→ **Work to do**
Extract, exactly as written, all lines of the material below from the line that includes "How distant are side" through its last line.

→ **Information given**
★ ★ ★ ★ ★

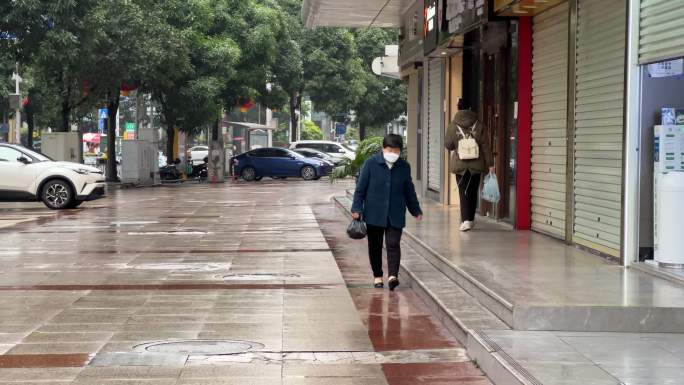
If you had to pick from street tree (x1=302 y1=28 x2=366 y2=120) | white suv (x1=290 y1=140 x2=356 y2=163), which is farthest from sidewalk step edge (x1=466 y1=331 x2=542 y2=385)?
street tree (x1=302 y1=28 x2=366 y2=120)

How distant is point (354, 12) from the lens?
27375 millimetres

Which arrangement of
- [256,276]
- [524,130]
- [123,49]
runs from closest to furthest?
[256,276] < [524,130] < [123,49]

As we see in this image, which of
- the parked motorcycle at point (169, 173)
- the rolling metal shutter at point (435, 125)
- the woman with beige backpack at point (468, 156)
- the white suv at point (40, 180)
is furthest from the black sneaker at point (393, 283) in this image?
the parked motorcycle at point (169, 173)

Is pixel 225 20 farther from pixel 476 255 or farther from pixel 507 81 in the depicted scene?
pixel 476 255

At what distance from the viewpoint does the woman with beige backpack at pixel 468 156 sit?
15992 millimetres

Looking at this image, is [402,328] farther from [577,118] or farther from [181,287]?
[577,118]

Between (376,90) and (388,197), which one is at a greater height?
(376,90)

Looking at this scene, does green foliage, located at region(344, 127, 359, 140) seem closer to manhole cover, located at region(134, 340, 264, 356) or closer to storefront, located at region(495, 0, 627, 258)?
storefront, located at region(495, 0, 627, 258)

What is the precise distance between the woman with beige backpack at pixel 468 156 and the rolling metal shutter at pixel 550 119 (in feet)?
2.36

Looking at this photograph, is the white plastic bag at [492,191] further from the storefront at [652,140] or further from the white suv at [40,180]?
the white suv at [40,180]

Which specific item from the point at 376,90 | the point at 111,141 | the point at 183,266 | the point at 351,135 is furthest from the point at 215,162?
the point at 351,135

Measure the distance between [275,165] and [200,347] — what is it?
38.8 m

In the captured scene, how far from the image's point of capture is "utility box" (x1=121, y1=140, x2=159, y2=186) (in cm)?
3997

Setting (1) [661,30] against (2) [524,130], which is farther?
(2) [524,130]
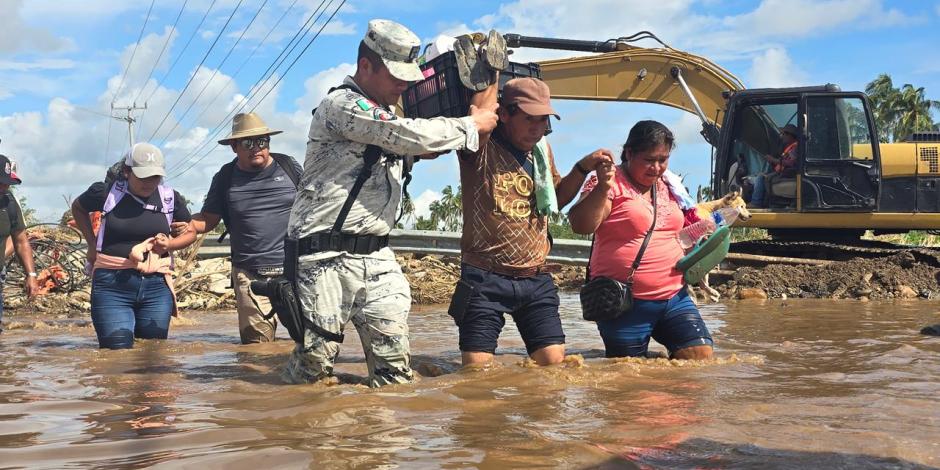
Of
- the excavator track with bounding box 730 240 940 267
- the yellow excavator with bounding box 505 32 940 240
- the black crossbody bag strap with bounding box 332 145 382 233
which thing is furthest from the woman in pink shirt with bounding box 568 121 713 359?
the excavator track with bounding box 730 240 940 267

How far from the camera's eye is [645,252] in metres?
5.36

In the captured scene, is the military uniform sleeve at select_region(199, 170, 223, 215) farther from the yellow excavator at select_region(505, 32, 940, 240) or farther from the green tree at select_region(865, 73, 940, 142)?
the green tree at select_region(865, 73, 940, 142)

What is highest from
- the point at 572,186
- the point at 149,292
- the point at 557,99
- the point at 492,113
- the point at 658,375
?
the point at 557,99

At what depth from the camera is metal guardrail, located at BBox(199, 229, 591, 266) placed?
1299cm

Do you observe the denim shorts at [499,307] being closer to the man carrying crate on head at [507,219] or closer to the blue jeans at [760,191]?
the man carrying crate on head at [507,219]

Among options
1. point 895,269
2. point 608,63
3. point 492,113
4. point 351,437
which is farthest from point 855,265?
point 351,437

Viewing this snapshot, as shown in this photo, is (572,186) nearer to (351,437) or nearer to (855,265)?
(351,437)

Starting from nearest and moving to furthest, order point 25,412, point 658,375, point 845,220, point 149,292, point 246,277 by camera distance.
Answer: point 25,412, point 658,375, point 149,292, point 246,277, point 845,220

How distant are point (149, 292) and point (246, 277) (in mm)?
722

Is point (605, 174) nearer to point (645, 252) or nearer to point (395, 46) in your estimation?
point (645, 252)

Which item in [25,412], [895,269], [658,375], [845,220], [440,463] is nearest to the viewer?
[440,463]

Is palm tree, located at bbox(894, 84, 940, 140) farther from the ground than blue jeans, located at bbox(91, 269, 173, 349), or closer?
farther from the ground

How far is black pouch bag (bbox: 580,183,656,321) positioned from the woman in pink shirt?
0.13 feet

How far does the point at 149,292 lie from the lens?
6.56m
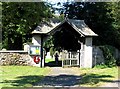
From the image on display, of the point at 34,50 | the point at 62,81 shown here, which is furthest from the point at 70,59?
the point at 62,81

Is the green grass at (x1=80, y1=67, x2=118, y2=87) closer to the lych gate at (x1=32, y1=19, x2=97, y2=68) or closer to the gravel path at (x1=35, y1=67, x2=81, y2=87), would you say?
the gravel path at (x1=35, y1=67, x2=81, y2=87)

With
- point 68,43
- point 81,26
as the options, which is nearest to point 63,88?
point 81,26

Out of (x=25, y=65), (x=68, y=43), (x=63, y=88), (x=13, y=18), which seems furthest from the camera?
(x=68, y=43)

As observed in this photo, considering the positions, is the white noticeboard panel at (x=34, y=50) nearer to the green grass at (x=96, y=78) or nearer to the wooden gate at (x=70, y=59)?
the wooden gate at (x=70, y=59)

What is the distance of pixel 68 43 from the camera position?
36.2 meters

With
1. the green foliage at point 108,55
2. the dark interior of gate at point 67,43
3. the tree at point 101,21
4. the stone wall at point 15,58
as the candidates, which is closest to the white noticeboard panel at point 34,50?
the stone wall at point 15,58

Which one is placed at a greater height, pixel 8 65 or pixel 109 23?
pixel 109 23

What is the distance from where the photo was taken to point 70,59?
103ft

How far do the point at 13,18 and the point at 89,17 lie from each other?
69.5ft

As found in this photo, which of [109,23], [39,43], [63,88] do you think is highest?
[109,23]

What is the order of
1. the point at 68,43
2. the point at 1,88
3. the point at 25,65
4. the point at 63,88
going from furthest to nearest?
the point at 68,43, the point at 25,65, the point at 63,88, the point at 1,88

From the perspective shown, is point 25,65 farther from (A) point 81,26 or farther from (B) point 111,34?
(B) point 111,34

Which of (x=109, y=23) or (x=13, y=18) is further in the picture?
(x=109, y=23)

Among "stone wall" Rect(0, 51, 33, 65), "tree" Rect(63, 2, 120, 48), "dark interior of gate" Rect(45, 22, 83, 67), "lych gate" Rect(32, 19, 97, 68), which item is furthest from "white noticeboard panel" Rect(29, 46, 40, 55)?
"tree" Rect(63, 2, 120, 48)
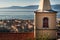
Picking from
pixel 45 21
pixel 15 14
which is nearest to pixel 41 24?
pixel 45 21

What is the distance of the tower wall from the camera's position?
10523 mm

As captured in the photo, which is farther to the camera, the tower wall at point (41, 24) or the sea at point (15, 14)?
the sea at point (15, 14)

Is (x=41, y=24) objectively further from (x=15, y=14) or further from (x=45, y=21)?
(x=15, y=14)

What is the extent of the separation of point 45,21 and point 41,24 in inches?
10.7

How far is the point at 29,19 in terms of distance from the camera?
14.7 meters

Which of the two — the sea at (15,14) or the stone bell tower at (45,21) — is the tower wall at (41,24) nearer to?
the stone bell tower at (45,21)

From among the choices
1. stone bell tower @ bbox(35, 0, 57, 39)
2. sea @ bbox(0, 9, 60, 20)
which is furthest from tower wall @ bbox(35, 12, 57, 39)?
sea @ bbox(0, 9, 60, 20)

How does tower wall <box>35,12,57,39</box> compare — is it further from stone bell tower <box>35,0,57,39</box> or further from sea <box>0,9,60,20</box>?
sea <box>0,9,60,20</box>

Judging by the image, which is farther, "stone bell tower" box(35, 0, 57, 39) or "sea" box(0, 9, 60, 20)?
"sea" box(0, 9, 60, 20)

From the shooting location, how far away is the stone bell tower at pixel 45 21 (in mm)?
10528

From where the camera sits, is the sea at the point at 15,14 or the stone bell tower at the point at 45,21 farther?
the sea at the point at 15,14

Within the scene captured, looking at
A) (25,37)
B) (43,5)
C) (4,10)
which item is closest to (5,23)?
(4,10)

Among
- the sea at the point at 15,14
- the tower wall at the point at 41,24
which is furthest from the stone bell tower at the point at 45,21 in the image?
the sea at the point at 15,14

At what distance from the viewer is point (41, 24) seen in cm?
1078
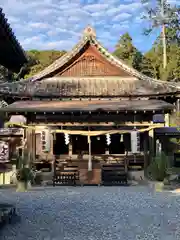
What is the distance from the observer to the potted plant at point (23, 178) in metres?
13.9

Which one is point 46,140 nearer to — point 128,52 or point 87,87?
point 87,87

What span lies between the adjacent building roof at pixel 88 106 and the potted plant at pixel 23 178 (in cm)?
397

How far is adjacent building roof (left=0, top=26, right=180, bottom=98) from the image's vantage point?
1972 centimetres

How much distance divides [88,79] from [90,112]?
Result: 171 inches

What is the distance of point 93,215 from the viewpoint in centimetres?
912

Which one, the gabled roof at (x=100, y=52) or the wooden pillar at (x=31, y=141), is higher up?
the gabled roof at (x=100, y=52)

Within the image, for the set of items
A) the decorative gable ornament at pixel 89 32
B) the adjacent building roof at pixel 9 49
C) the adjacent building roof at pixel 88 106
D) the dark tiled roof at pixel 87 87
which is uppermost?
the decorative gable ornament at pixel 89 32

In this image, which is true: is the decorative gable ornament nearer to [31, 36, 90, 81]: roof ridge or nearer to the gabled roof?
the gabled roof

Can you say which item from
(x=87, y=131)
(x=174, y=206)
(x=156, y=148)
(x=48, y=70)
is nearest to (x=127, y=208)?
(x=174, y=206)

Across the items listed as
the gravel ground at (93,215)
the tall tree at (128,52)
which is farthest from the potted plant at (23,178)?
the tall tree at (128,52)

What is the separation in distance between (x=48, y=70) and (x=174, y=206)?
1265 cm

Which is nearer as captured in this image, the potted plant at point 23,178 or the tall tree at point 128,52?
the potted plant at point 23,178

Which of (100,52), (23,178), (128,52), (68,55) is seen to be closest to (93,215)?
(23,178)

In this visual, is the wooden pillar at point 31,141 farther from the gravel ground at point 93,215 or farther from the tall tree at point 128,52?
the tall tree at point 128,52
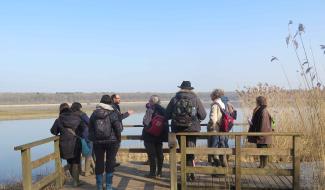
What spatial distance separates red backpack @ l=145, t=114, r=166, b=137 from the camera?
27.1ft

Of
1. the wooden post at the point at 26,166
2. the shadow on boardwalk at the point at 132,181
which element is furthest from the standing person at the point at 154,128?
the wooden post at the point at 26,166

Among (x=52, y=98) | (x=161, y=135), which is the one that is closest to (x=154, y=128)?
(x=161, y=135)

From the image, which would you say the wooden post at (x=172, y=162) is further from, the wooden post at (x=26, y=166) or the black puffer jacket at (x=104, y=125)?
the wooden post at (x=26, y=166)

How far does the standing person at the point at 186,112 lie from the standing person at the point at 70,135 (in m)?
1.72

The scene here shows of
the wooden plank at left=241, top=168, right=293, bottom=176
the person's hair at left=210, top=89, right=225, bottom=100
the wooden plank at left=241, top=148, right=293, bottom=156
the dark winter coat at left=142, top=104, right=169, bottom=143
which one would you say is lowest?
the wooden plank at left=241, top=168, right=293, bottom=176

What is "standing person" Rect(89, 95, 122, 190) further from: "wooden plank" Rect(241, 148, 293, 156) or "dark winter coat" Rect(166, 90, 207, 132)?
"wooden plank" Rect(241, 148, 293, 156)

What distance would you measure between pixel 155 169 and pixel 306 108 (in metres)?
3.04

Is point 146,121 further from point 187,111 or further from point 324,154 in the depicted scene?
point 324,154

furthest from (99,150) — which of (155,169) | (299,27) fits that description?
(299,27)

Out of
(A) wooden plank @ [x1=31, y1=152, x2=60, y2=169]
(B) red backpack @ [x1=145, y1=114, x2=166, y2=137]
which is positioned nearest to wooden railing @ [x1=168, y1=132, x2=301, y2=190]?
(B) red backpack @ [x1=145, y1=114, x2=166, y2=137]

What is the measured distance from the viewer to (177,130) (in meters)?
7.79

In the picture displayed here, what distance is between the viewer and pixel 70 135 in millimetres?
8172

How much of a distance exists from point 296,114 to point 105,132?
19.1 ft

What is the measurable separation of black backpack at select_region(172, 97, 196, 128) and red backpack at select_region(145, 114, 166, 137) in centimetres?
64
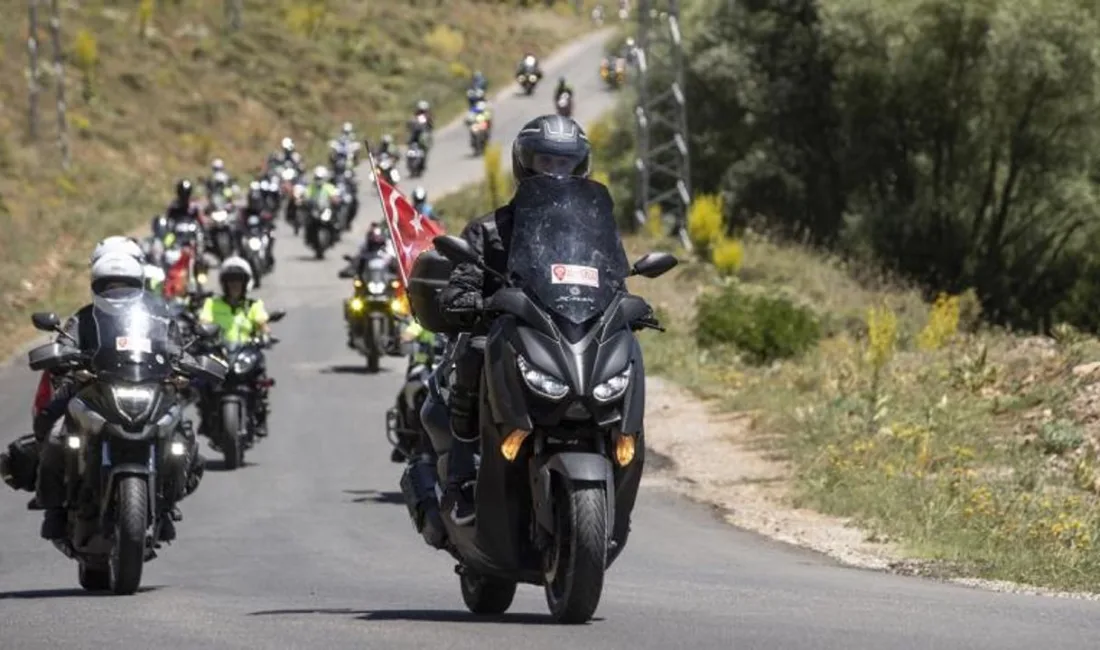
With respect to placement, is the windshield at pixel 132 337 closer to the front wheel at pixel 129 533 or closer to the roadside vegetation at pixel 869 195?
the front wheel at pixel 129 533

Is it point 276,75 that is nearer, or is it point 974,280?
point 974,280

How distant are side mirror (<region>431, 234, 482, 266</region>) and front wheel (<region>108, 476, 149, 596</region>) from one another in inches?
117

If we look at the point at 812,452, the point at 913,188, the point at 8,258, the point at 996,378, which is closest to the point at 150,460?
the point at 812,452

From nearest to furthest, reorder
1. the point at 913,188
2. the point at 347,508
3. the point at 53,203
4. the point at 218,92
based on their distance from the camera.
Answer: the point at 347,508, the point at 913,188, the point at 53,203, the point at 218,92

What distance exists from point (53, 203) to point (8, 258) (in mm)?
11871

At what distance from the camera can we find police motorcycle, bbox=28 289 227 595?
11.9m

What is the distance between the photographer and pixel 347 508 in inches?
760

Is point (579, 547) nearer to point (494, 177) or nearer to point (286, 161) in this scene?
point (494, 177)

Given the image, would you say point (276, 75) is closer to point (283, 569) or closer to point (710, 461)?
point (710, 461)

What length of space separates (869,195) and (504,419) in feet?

★ ★ ★ ★ ★

→ **Full solution**
How distant are side mirror (<region>431, 234, 482, 266</region>) and front wheel (<region>108, 476, 149, 596</region>) from one another in inches?
117

If we look at the point at 812,452, the point at 913,188, the point at 8,258, the point at 996,378, which is closest to the point at 150,460?
the point at 812,452

From nearest to furthest, reorder
1. the point at 913,188
2. the point at 347,508
3. the point at 53,203
4. the point at 218,92
based on their distance from the camera.
Answer: the point at 347,508, the point at 913,188, the point at 53,203, the point at 218,92

What distance exists from point (53, 203) to point (8, 258) (in mm)?
11871

At what distance from the camera can we find police motorcycle, bbox=28 289 227 595?
11.9m

What is the distance between the photographer and pixel 347 508 in inches?
760

Is point (579, 547) nearer to point (494, 177) or nearer to point (286, 161) in this scene?
point (494, 177)

Given the image, would you say point (276, 75) is closer to point (283, 569) or closer to point (710, 461)?
point (710, 461)

What length of space separates (869,195) and (504,419) in feet?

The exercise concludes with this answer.